Saved data entries –
"""

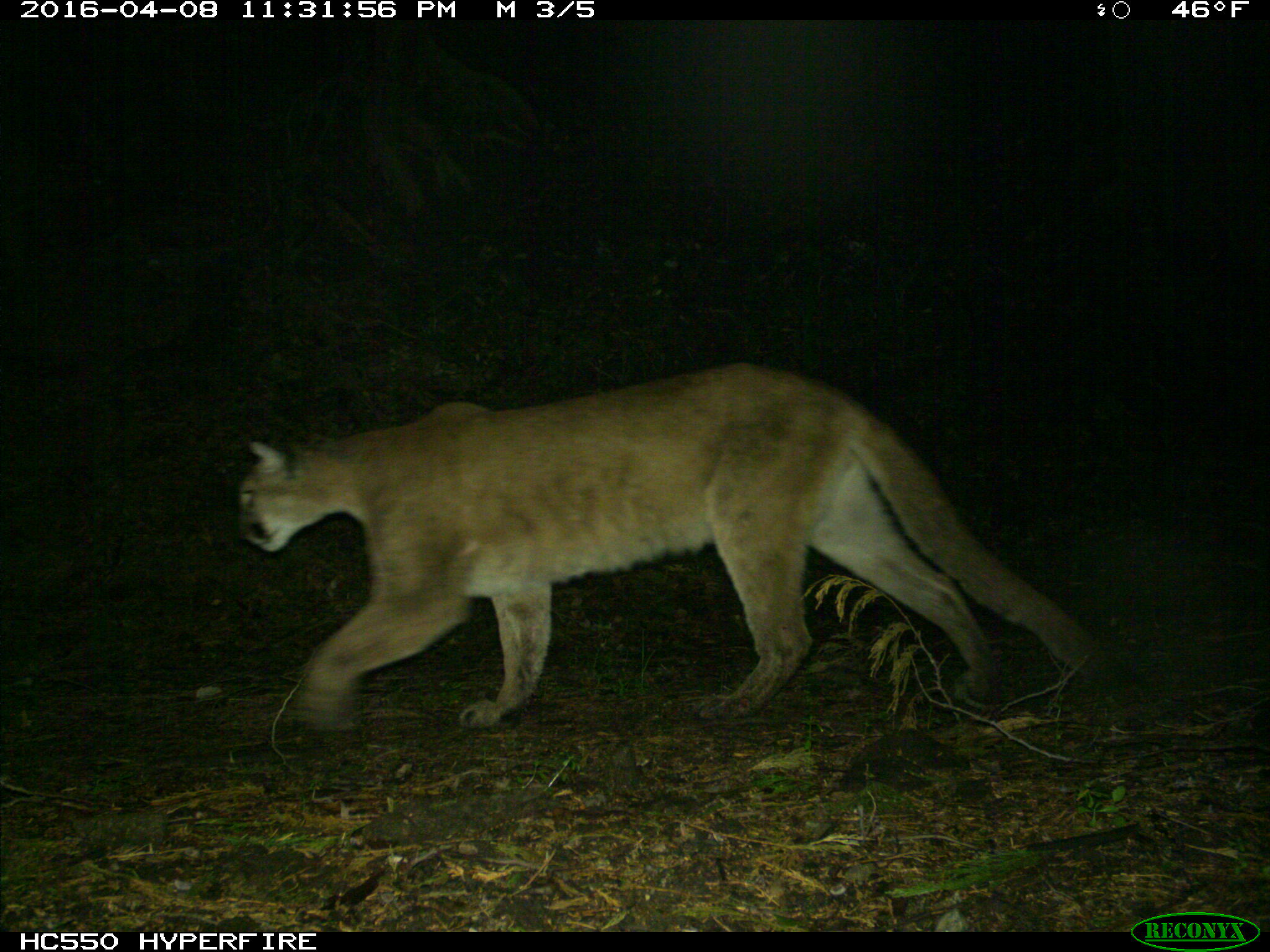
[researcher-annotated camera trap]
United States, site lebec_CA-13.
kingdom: Animalia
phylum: Chordata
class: Mammalia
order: Carnivora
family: Felidae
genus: Puma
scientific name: Puma concolor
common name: mountain lion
Puma concolor (mountain lion).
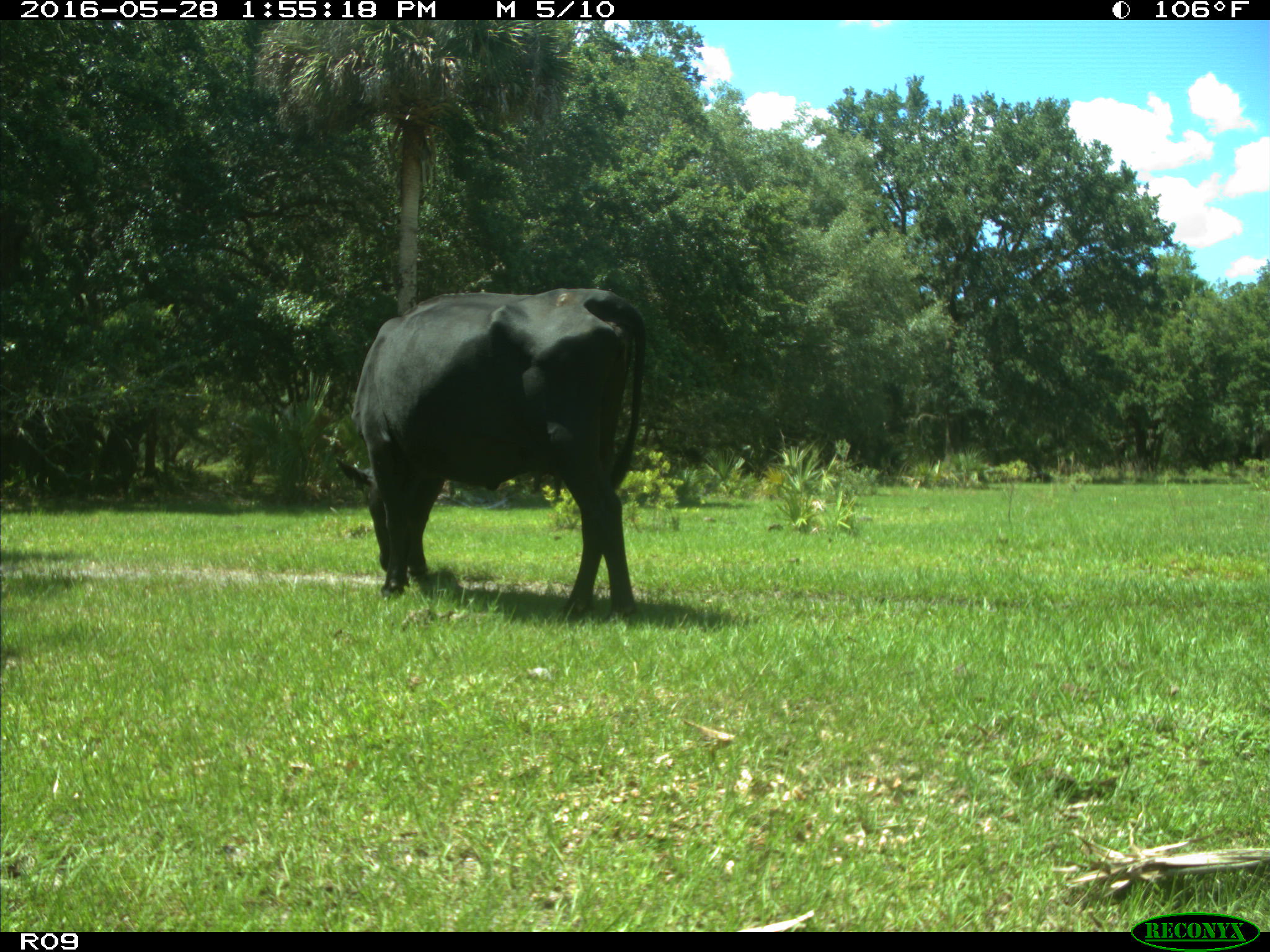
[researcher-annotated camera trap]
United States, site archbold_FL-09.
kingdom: Animalia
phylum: Chordata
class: Mammalia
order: Artiodactyla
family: Bovidae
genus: Bos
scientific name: Bos taurus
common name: domestic cow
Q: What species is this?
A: Bos taurus (domestic cow).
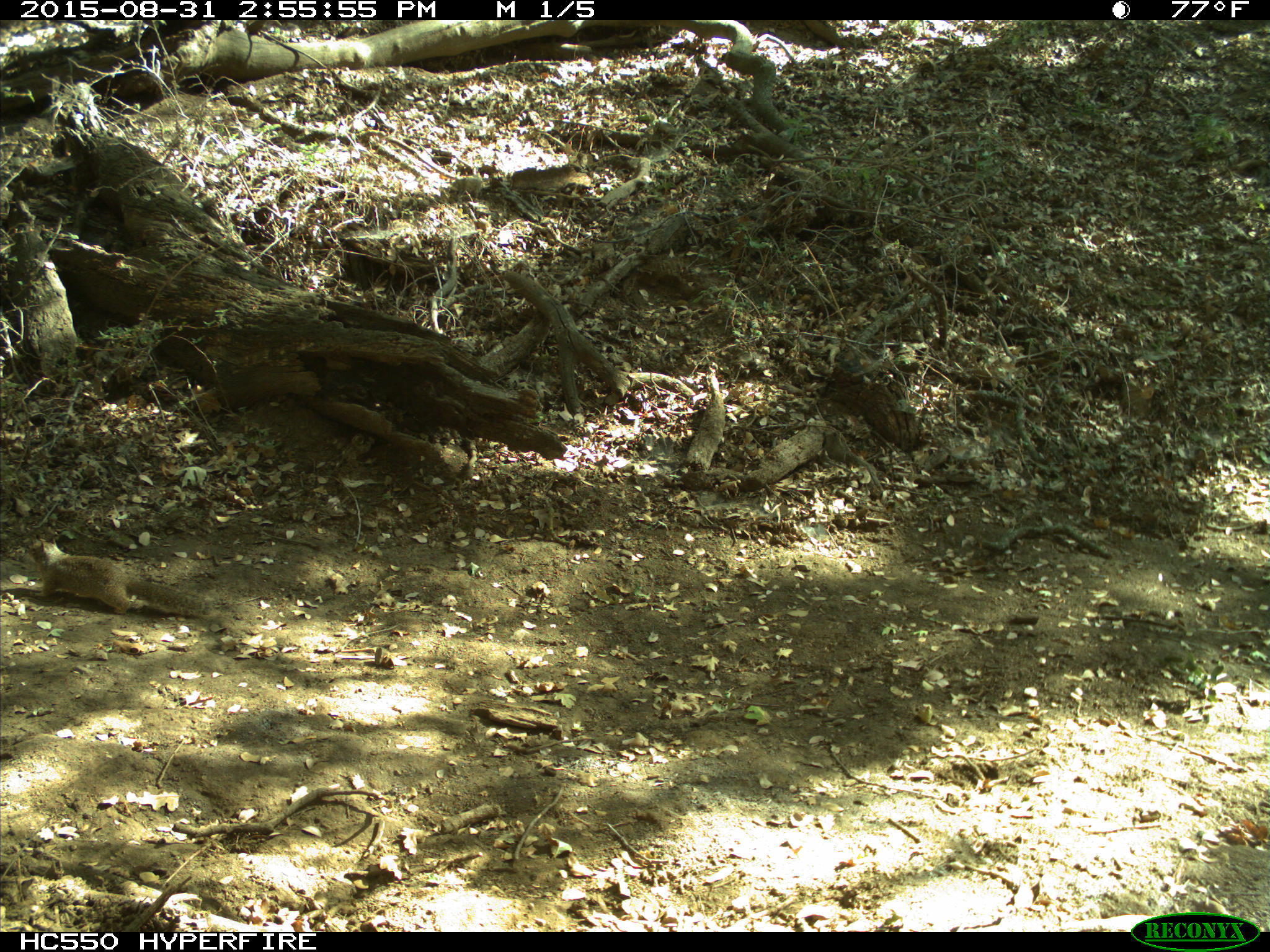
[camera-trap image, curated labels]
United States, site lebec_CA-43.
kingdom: Animalia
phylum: Chordata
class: Mammalia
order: Rodentia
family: Sciuridae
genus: Otospermophilus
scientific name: Otospermophilus beecheyi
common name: california ground squirrel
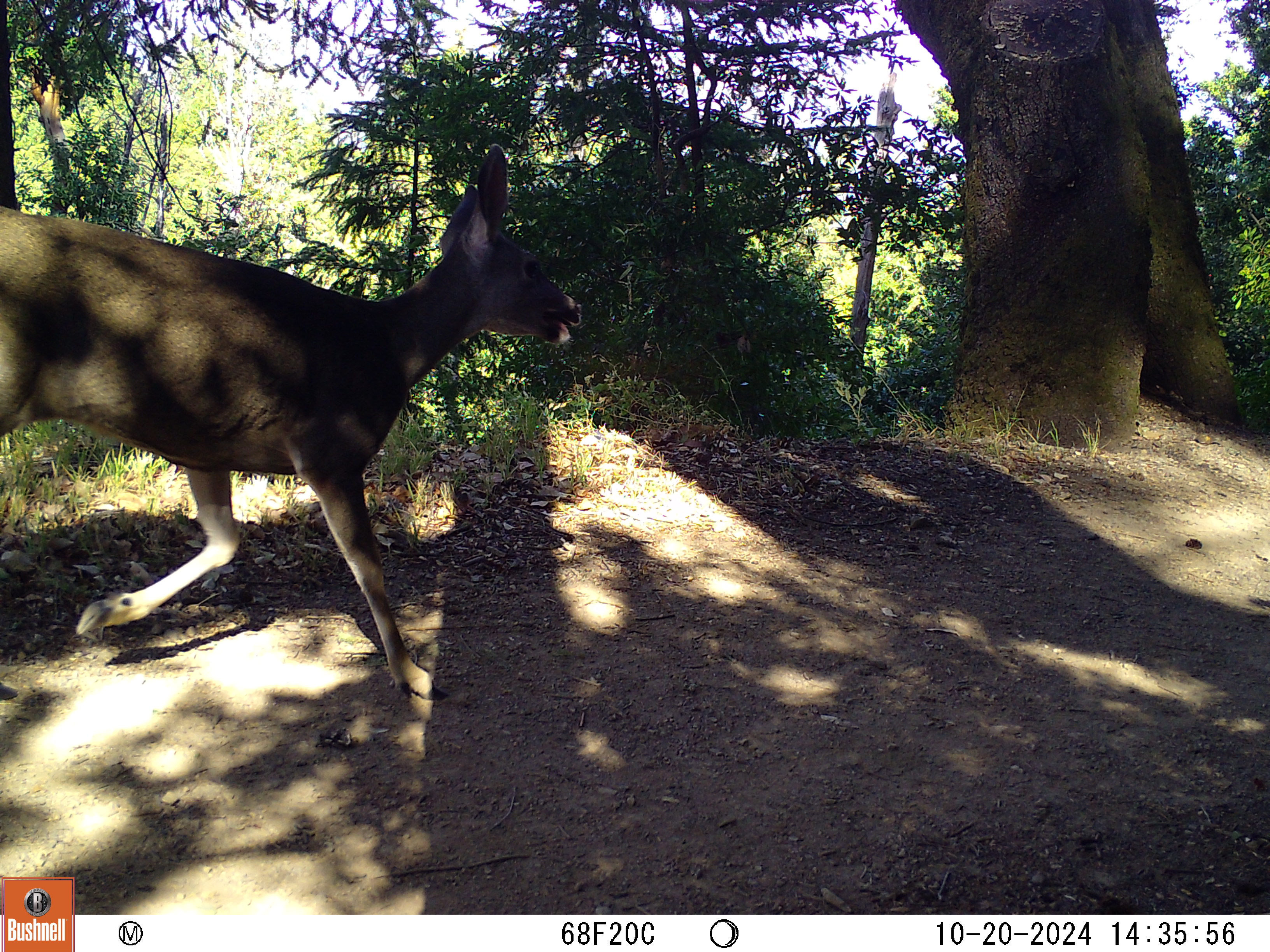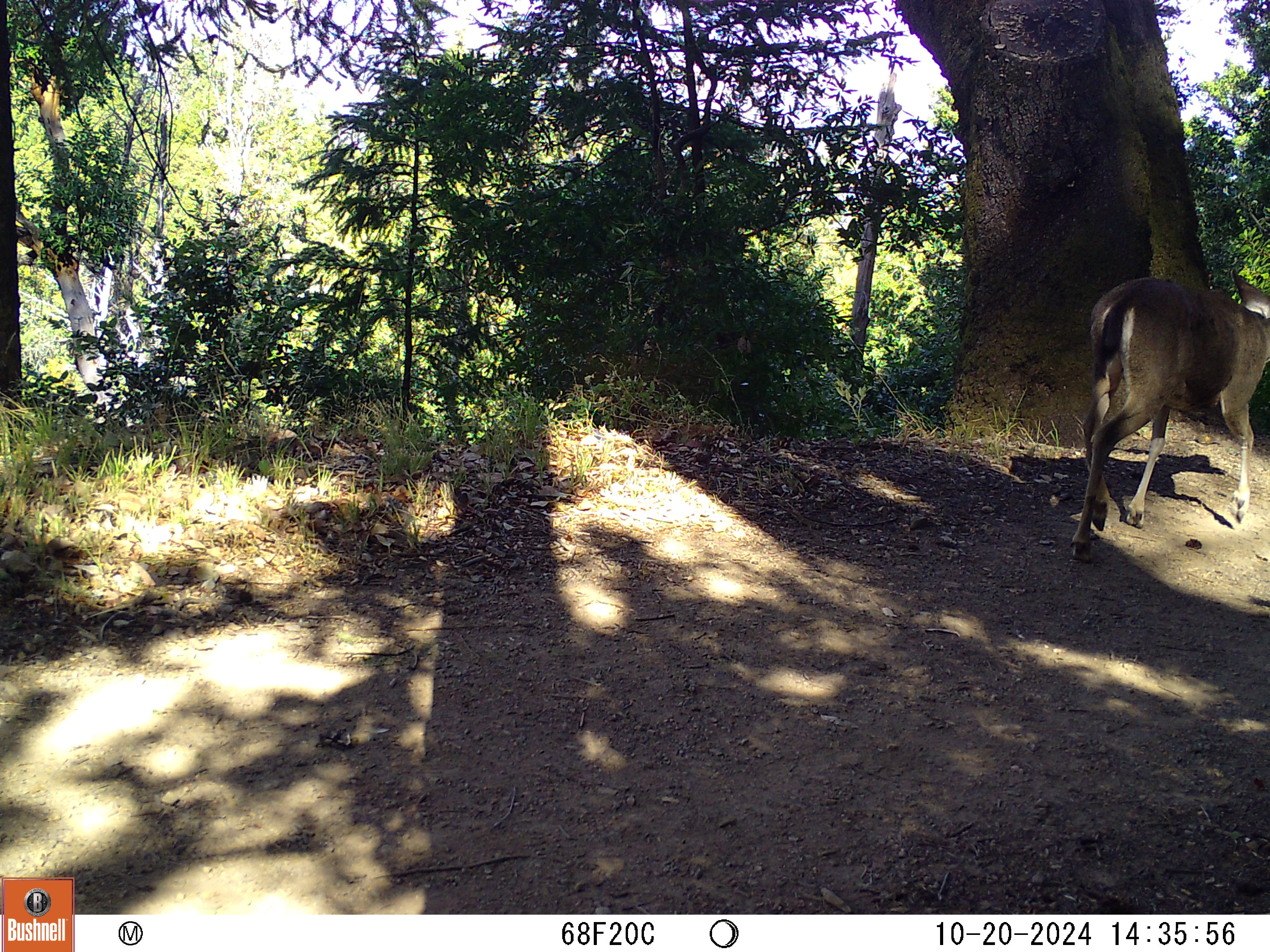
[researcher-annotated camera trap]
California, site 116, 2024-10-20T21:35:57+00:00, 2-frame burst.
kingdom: Animalia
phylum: Chordata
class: Mammalia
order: Artiodactyla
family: Cervidae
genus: Odocoileus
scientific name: Odocoileus hemionus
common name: mule deer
Mule deer (Odocoileus hemionus).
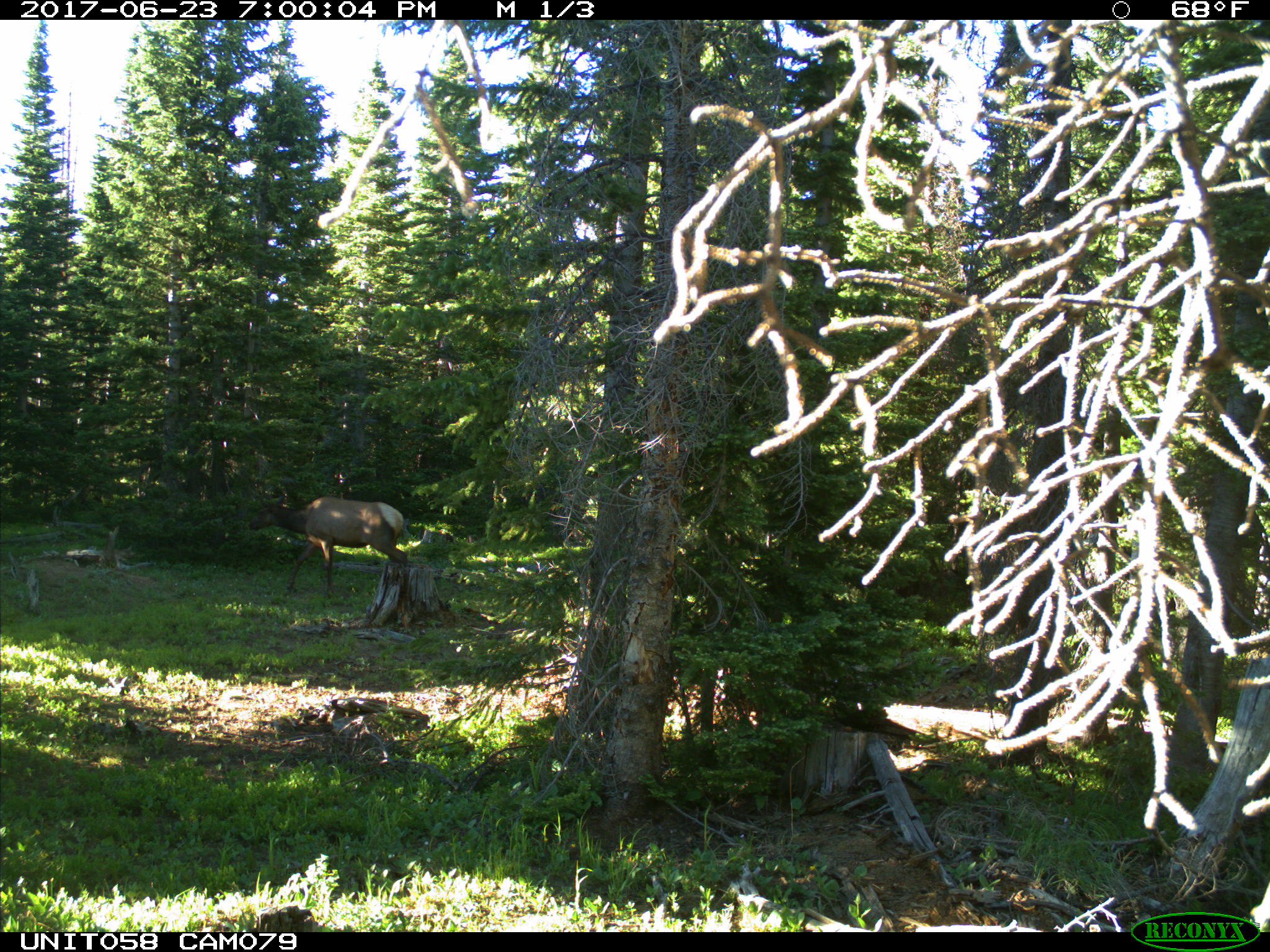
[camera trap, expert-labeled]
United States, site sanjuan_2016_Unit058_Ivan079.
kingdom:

"""

Exactly as they appear, please return only the lines from the first line of the records through the line containing "common name: domestic cow", both included, leaving out all pictures.

[researcher-annotated camera trap]
United States, site lebec_CA-13.
kingdom: Animalia
phylum: Chordata
class: Mammalia
order: Carnivora
family: Felidae
genus: Puma
scientific name: Puma concolor
common name: mountain lion
Puma concolor (mountain lion).
[researcher-annotated camera trap]
United States, site archbold_FL-09.
kingdom: Animalia
phylum: Chordata
class: Mammalia
order: Artiodactyla
family: Bovidae
genus: Bos
scientific name: Bos taurus
common name: domestic cow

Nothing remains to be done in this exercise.